16-12-2008
Bonjour Madame,
En premier lieu, nous vous remercions d'excuser le retard de notre réponse. Il est dû aux nombreuses questions qui nous parviennent et auxquelles nous accordons toute l'attention nécessaire.
En deux mois, votre compagnon a usé de violence physique à deux reprises, en étant fortement alcoolisé. Il vous a frappée, ces comportements sont inacceptables et illégaux. L'abus d'alcool risque de favoriser l'agressivité, mais votre ami est responsable de la manière dont il agit. Frapper, c'est mettre en acte l'agressivité sans égard, sans respect pour l'autre. S'en prendre à vous est grave et le faire en présence de votre fille, qui a probablement eu peur, augmente la gravité de cet acte.
Nous comprenons votre inquiétude et votre peur de vous tromper "en lui donnant une dernière chance".
Voici quelques propositions de réflexion pour vous aider dans votre questionnement.
Votre ami dit ne pas agir violemment en "temps normal". Comment se comporte-t-il avec vous lorsqu'il n'a pas bu?
Vous écrivez qu'il est "très jaloux", avez-vous avez repéré des paroles, des gestes, des attitudes blessantes ou inquiétantes? En réalisant le test :
"Suis-je concernée?" (cliquez sur ce lien), vous aurez des précisions sur les autres formes de la violence conjugale qui peut se révéler verbale et/ou psychologique.

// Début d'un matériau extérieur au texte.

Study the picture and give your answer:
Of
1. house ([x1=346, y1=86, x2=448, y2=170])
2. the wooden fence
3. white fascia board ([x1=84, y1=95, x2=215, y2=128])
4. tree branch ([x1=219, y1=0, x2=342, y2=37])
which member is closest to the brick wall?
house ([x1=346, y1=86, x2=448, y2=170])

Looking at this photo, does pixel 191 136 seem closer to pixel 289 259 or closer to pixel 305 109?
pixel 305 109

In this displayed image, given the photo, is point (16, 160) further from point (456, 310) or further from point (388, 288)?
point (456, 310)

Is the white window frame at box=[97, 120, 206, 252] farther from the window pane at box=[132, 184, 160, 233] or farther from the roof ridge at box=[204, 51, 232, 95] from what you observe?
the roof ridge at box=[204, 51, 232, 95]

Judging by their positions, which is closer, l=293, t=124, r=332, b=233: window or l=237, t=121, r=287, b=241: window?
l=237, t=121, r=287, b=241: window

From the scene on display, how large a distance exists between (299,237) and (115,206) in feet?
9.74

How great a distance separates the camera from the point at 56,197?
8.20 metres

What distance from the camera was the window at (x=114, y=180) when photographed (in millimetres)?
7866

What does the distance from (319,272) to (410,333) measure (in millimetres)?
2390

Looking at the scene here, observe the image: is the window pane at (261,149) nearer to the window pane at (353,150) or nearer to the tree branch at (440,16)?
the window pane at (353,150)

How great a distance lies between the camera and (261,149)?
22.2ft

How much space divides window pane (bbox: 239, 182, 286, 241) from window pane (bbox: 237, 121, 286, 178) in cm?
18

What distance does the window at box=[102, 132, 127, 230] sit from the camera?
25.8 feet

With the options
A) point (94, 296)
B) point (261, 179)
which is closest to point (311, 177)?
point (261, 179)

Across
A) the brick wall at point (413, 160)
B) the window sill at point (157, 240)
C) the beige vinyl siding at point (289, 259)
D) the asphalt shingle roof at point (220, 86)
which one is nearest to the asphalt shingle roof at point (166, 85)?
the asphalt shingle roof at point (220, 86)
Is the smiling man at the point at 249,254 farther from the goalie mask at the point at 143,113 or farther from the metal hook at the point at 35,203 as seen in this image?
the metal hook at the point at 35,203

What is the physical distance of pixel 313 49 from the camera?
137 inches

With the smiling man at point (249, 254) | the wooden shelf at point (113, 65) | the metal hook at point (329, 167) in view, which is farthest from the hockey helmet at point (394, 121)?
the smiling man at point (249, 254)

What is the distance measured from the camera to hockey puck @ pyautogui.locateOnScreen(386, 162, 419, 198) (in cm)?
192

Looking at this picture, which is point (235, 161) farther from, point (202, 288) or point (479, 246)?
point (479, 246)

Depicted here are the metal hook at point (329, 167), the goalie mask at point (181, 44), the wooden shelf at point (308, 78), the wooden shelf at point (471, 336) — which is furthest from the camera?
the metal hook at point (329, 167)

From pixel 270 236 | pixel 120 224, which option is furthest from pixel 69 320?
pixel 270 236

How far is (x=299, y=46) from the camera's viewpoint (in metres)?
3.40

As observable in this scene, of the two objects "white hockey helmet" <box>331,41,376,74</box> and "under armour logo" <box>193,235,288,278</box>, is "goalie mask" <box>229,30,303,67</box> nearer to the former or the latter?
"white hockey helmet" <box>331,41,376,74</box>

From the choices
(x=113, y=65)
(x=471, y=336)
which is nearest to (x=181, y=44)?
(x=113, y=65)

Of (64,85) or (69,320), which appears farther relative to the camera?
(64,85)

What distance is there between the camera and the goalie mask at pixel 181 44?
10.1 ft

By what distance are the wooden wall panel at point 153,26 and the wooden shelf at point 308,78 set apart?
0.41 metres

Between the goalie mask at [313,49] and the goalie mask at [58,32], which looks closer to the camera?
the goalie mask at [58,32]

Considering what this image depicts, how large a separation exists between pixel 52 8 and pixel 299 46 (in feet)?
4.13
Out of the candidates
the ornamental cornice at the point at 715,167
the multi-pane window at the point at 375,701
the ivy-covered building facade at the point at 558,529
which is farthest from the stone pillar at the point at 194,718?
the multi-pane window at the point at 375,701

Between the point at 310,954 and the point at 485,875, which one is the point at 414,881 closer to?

Vous l'avez bien compris, offrir "une dernière chance" à votre compagnon comporte effectivement le risque de vous tromper. Si vous choisissez de poursuivre votre relation, peut-être pourriez-vous solliciter votre entourage et ne pas prendre seule ce risque. Comme vous avez su le faire en écrivant sur notre site, nous vous encourageons à trouver des soutiens supplémentaires, par exemple auprès de personnes de confiance, parent-es et ami-es.
Nous ignorons si votre compagnon peut "sortir de cette violence", cela dépend principalement de lui, des décisions qu'il prendra et qu'il tiendra, comme choisir de ne plus recourir à toute forme de violence, d'arrêter de boire, de trouver du soutien auprès d'un-e professionnel-le. Ce dont nous sommes convaincu-es, c'est que vous avez le droit de vous protéger de la violence si elle continue ou se reproduit. En cliquant sur
"Que faire" vous trouverez des propositions et des conseils en fonction de votre situation. Nous attirons votre attention sur les informations contenues dans les chapitres "Se séparer" et "Porter plainte" car elles concernent la législation suisse qui peut différer de celle en vigueur dans votre pays.
Quelle que soit votre décision, nous restons entièrement disponibles pour vous accompagner dans vos questions et réflexions.